Hiroşima'ya gidecek feribota kadar, görevli hanımın eşlik edip güleryüzle uğurladığı Kyoto yolcularına, "...Kiyomori isimli bir adam, kıyıda, suya dayanıklı turuncu boyalı, selvi ağacından Şinto kapısını yaptırır," diye anlatır rehber, "o dönem korsanlar, adalar arası ticareti baltalıyorlar. Kiyomori, korsanları da dahil ederek "tüm denizcilerin tanrısı bu adada oturuyor" diyor, böylece birlik ve gelişme sağlanıyor. ...Bu adanın en büyük sorunu erken kapanması, Japonlar akşam yemeklerini 18:00'de yerler. Adanın arka tarafında yerleşik 1500 kişi yaşar, 6 Budist tapınağı, 3-5 kişilik sınıflı bir de ilkokul vardır, istiridye tarımı yaparlar. "

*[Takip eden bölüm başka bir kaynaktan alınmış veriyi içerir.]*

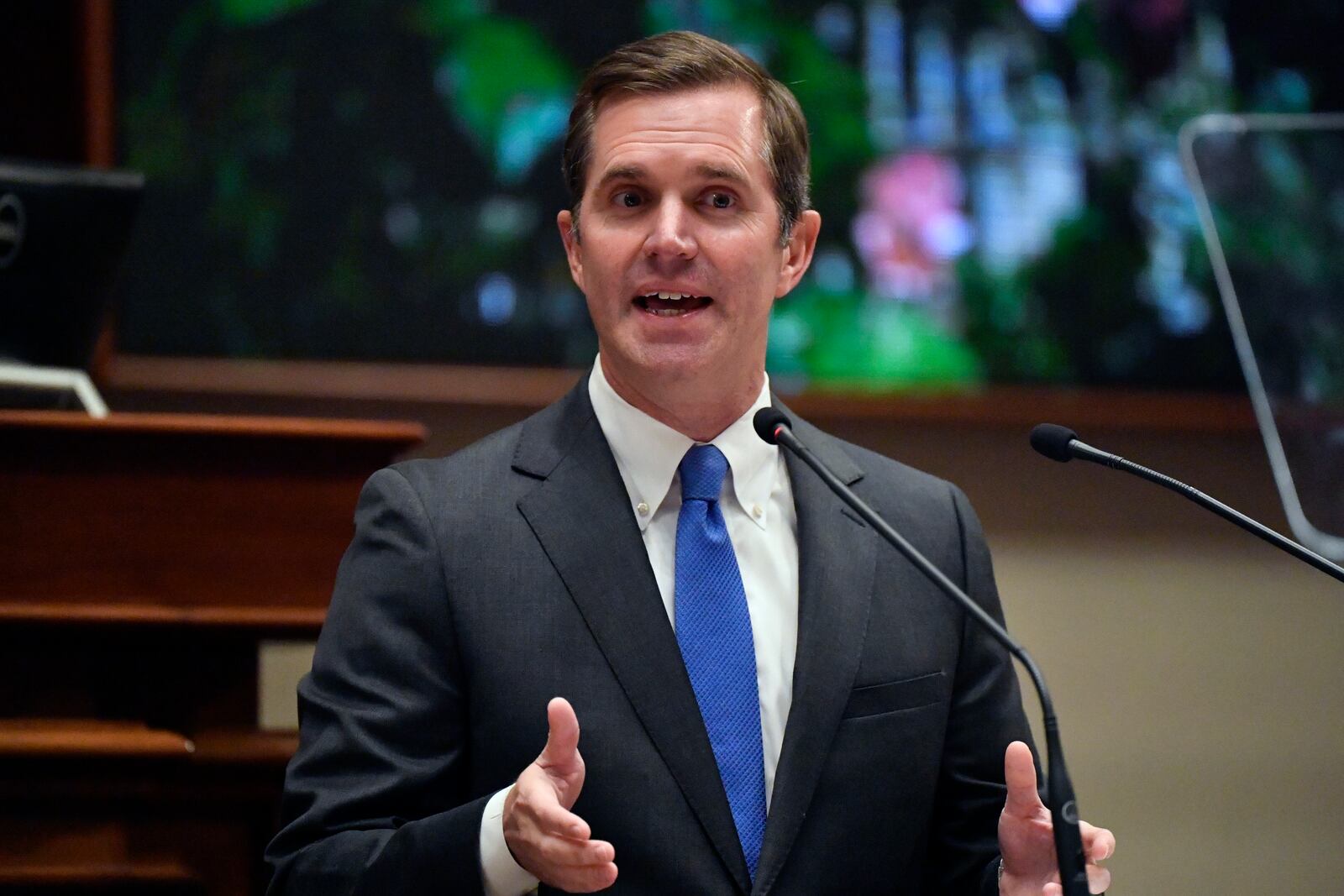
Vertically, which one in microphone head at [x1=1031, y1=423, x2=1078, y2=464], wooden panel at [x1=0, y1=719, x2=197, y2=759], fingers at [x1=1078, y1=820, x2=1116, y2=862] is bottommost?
wooden panel at [x1=0, y1=719, x2=197, y2=759]

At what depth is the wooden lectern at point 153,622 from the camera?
5.92 feet

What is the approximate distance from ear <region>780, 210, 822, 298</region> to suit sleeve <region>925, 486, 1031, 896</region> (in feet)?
1.36

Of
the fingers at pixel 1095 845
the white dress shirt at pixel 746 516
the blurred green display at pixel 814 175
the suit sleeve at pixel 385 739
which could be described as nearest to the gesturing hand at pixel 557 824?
the suit sleeve at pixel 385 739

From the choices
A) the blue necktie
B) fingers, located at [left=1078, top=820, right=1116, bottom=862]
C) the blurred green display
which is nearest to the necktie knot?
the blue necktie

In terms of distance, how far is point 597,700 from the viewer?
→ 1533 millimetres

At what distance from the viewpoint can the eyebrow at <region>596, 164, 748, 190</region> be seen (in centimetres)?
169

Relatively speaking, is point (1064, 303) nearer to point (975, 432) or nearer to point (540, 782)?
point (975, 432)

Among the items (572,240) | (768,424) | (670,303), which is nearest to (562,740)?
(768,424)

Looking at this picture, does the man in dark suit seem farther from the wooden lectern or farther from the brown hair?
the wooden lectern

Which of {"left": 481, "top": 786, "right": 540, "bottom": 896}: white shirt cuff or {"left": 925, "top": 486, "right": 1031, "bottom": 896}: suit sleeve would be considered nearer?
{"left": 481, "top": 786, "right": 540, "bottom": 896}: white shirt cuff

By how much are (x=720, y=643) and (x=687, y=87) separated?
640 millimetres

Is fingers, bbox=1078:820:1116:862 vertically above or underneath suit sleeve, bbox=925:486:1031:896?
above

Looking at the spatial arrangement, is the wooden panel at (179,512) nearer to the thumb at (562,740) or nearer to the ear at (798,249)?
the ear at (798,249)

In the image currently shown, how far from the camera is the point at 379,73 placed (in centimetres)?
280
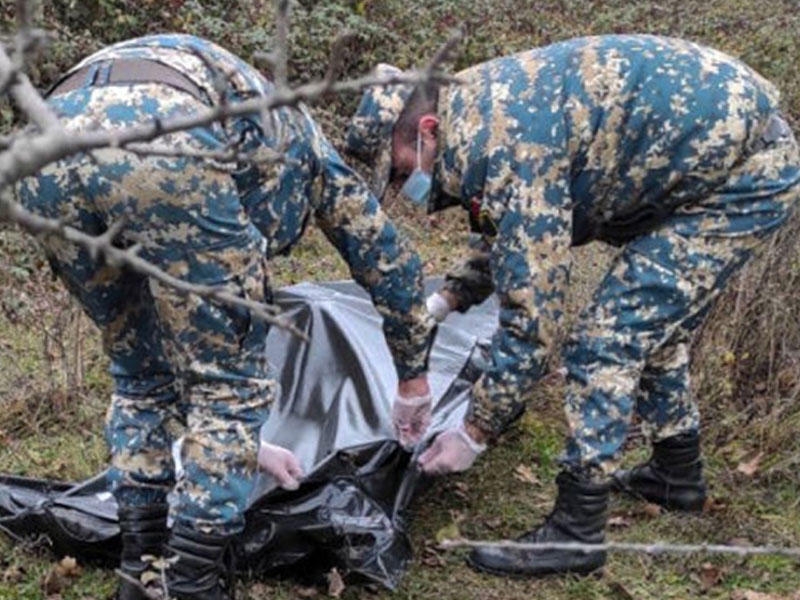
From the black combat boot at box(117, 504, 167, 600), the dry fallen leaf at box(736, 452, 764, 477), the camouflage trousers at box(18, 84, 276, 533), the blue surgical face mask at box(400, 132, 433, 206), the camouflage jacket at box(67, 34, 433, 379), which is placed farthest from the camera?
the dry fallen leaf at box(736, 452, 764, 477)

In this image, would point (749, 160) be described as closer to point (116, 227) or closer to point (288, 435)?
point (288, 435)

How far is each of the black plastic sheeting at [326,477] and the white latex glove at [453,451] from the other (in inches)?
5.7

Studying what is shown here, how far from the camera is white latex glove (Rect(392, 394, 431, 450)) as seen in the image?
3.46 m

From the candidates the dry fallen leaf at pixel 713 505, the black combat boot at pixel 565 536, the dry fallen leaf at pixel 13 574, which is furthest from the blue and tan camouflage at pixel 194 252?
the dry fallen leaf at pixel 713 505

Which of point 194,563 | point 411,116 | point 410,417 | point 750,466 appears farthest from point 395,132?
point 750,466

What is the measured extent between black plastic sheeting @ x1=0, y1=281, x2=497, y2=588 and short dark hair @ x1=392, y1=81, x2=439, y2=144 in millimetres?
647

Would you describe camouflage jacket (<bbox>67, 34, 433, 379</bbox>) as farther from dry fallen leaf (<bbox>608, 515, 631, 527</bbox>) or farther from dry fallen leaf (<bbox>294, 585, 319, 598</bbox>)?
dry fallen leaf (<bbox>608, 515, 631, 527</bbox>)

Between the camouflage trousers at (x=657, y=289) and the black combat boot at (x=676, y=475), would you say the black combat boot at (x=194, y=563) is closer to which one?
the camouflage trousers at (x=657, y=289)

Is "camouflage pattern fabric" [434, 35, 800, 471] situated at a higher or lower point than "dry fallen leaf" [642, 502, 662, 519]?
higher

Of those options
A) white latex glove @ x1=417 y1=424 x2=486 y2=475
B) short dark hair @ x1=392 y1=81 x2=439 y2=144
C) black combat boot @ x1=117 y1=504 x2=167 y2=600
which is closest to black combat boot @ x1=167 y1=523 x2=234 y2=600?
black combat boot @ x1=117 y1=504 x2=167 y2=600

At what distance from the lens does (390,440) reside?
3.49 meters

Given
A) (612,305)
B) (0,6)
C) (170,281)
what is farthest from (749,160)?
(0,6)

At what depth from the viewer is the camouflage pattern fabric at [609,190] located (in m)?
2.99

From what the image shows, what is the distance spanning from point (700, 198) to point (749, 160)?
171 mm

"İmparator ailesinin geldiği söylenen Güneş Tanrıçası Amaterasu, kardeşinin kötü işlerinden yılıp bir mağaraya saklanıyor, Tanrılar çıkmasını sağlamak için mağara kapısına bir ayna koyuyorlar, bu gelenek tapınak girişlerine konan yuvarlak metal ya da aynayla sürdürülüyor. Amaterasu'nun evi İse Tapınağı'nda, imparatorluk nikâh törenleri en saf biçimde yapılıyor. Yalnızca prens, prenses ve dini görevlilerin katıldığı törende, ilk çocuk oğlan olsun diye,
gelinin karnına sasaki dallarıyla vurdular. Prenses Masako, 4-5 yıl sonra -aşk çocuğu anlamına- kızı Ayko'yu doğurdu. Tarihte 9 imparatoriçe var, 1868'de taht kızlara yasaklandı, yasayı tam kızlara göre değiştireceklerdi ki, 40 yaşındaki eltisi bir oğlan doğurdu..."

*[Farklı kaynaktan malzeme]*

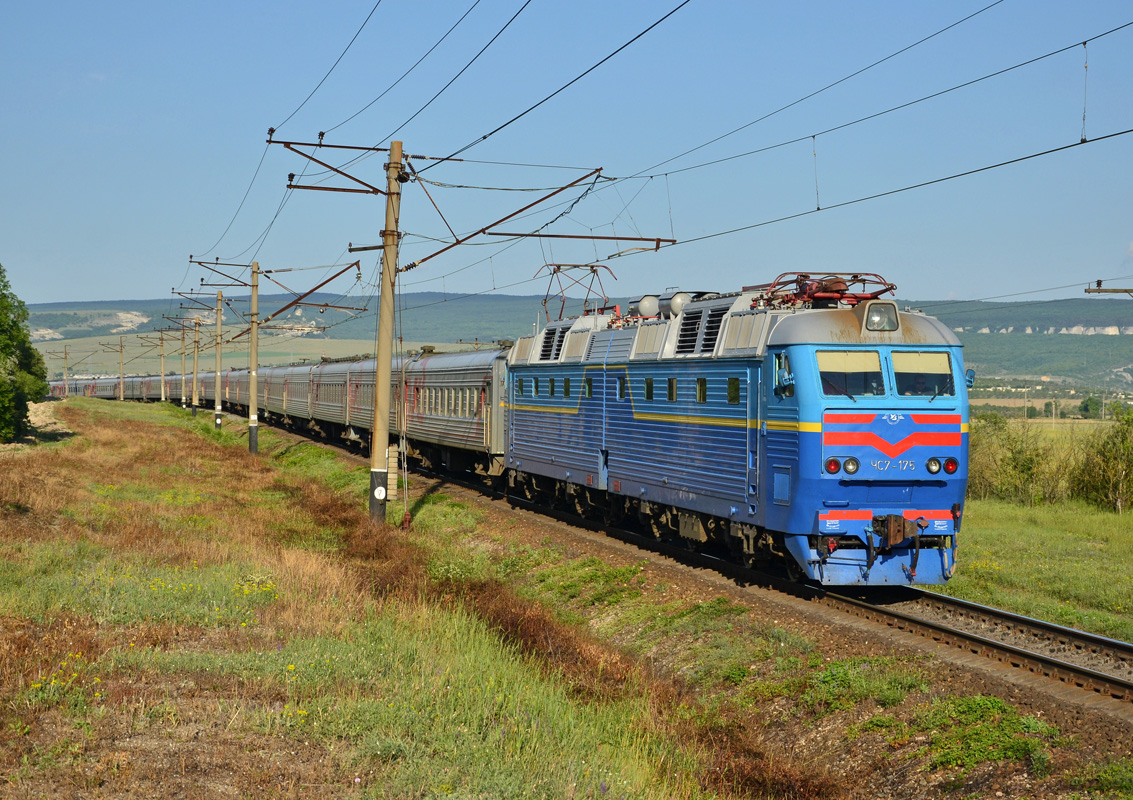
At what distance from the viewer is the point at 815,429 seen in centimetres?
1435

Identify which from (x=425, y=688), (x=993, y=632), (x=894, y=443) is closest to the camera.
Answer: (x=425, y=688)

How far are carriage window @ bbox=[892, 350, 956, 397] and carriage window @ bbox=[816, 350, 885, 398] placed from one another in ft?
1.06

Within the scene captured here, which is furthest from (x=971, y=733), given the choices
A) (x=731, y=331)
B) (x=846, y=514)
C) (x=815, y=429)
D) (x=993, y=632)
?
(x=731, y=331)

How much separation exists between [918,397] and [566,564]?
25.9ft

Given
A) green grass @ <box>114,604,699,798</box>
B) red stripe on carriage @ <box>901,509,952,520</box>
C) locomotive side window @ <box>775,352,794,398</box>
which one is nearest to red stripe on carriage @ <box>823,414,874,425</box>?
locomotive side window @ <box>775,352,794,398</box>

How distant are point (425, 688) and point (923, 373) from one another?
8786 millimetres

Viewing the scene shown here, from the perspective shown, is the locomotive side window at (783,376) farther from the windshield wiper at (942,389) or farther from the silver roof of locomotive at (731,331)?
the windshield wiper at (942,389)

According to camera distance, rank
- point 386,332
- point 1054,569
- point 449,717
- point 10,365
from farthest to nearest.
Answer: point 10,365
point 386,332
point 1054,569
point 449,717

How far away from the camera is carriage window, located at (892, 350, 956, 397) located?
48.7ft

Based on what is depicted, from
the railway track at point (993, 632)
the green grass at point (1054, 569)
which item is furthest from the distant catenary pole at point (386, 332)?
the green grass at point (1054, 569)

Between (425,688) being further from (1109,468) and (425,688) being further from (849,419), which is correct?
(1109,468)

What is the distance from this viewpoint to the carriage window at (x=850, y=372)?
47.8 ft

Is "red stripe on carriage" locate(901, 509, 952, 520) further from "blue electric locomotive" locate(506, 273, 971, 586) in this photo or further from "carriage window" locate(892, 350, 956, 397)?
"carriage window" locate(892, 350, 956, 397)

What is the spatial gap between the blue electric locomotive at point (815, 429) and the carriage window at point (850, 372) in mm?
17
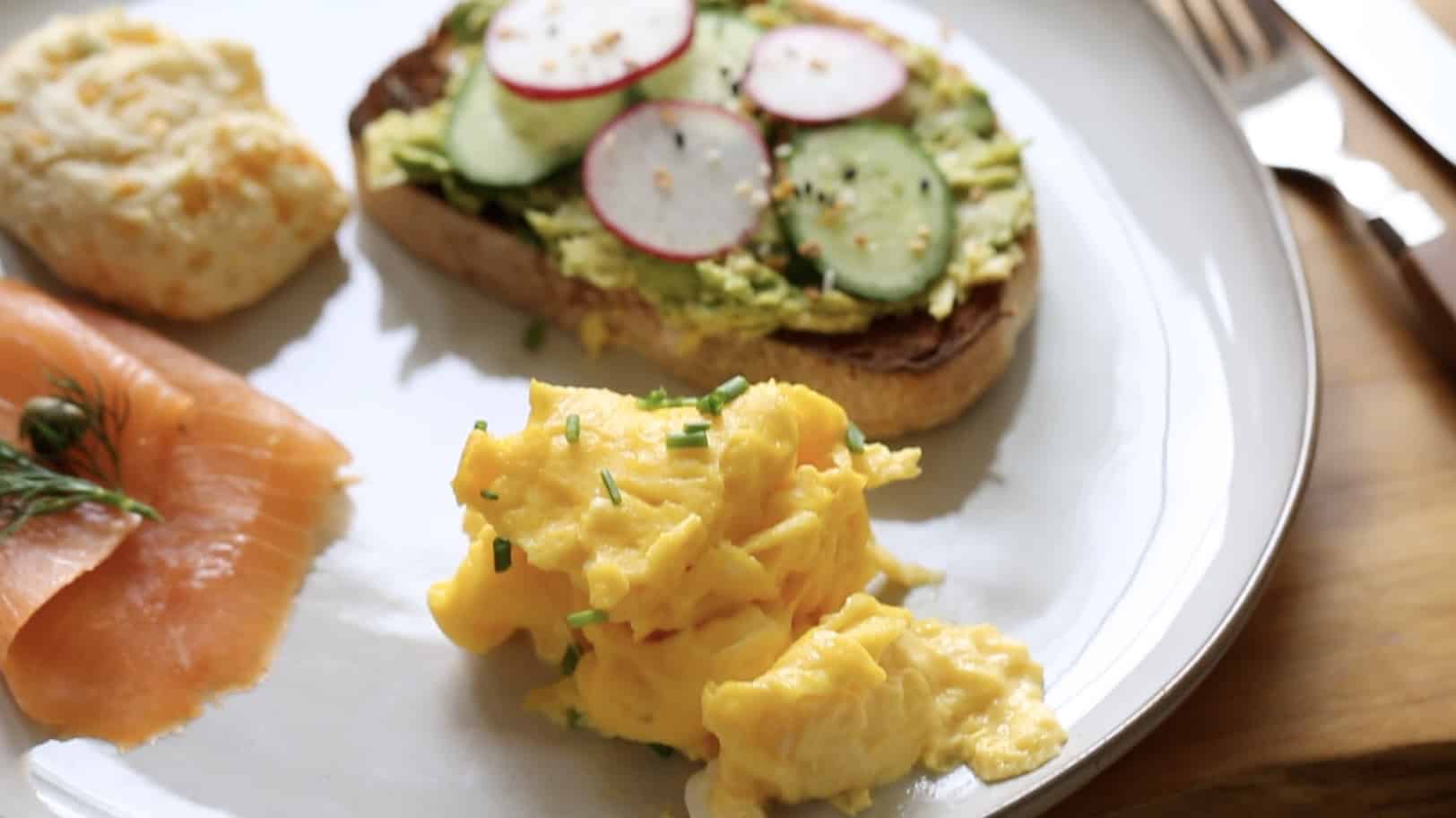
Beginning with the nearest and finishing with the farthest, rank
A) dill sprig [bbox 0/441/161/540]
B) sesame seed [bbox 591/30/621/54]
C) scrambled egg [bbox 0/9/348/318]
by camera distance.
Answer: dill sprig [bbox 0/441/161/540] < scrambled egg [bbox 0/9/348/318] < sesame seed [bbox 591/30/621/54]

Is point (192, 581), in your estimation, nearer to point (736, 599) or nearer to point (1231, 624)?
point (736, 599)

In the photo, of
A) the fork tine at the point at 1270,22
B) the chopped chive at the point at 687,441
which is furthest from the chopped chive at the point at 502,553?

Binecekleri -bu kez Nozomi 204- Kurşun Treni beklerken Hiroşima İstasyonu'nda dolaşan "abla" grubu, kapısında orijinal sinyal lambasıyla çok şirin, oyuncak trenlerle ilgili akla gelebilecek herşeyin yanısıra, kondüktör şapkaları da satılan dükkân ile karşısına kurulu oyun parkına gözatarlar.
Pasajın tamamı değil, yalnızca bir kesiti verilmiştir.